• Sarkozy l'imposteur

    Adieu Sarkozy l’imposteur !

    À l’heure où j’écris ces lignes, les élections ne sont pas encore pliées. Il reste 48 heures aux indécis pour faire leur choix et à Nicolas Sarkozy pour vivre dans ses habits de Président. Mais je n’attends pas le verdict des urnes. Je lui dis : «Adieu Monsieur l’Imposteur !»
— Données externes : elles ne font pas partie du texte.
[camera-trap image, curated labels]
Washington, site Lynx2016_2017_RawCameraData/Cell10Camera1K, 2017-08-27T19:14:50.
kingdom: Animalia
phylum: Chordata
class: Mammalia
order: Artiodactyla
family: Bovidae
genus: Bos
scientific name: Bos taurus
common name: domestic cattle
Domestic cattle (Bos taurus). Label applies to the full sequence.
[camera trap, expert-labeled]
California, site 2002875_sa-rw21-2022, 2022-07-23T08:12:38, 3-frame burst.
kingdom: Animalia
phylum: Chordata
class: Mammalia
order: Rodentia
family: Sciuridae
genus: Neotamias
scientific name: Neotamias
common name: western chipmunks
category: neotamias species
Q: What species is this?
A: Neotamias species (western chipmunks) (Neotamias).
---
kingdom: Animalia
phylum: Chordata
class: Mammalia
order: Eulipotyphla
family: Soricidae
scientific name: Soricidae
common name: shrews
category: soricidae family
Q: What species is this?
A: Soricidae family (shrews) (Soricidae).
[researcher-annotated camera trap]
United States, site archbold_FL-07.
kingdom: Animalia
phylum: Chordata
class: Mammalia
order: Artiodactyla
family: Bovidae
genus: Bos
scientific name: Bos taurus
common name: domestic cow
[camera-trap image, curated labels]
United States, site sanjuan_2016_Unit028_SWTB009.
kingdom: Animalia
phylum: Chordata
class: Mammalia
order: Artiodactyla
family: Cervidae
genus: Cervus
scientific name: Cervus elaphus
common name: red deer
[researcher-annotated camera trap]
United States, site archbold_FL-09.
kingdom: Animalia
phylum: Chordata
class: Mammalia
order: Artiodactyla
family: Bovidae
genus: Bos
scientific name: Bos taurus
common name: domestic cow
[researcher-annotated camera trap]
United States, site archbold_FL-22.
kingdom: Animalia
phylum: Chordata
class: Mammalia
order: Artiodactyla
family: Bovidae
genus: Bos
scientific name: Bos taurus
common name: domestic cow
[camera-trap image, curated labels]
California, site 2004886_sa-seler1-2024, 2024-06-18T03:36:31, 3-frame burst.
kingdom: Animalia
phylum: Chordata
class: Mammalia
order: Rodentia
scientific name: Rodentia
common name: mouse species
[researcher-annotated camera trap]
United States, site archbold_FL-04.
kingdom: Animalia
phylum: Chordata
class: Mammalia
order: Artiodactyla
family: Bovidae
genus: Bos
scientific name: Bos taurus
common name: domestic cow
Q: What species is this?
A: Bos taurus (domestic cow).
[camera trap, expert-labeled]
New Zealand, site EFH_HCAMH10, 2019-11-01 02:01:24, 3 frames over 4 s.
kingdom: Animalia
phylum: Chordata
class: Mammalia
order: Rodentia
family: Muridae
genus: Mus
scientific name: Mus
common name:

    Depuis 2004, année de création de notre association de défense des droits des actifs avec ou sans emploi et du site Actuchomage.org, nous n’avons cessé de dénoncer les impostures de Nicolas Sarkozy. Nos mots furent durs mais justes pour décrypter méthodiquement le parcours politique d’un homme qui a souvent versé dans la facilité et qui brille par l’inconsistance de ses actions. 

    La facilité, Nicolas Sarkozy en a fait sa marque électorale en tant que Maire de Neuilly-sur-Seine, une municipalité définitivement acquise à la droite, et en qualité que Président du Conseil général du 92, un département tout aussi résolument ancré à droite. Les prises de risque étaient alors pour lui quasiment nulles.

    L’inconsistance de son action a éclaté au grand jour en 1995, lorsqu’il s’est engagé aux côtés d’Édouard Balladur pour les présidentielles. Un engagement auréolé du succès qu’on connaît et, peut-être aussi, de possibles carambouilles financières que pourrait prochainement dévoiler le volet judiciaire de l’affaire Karachi. 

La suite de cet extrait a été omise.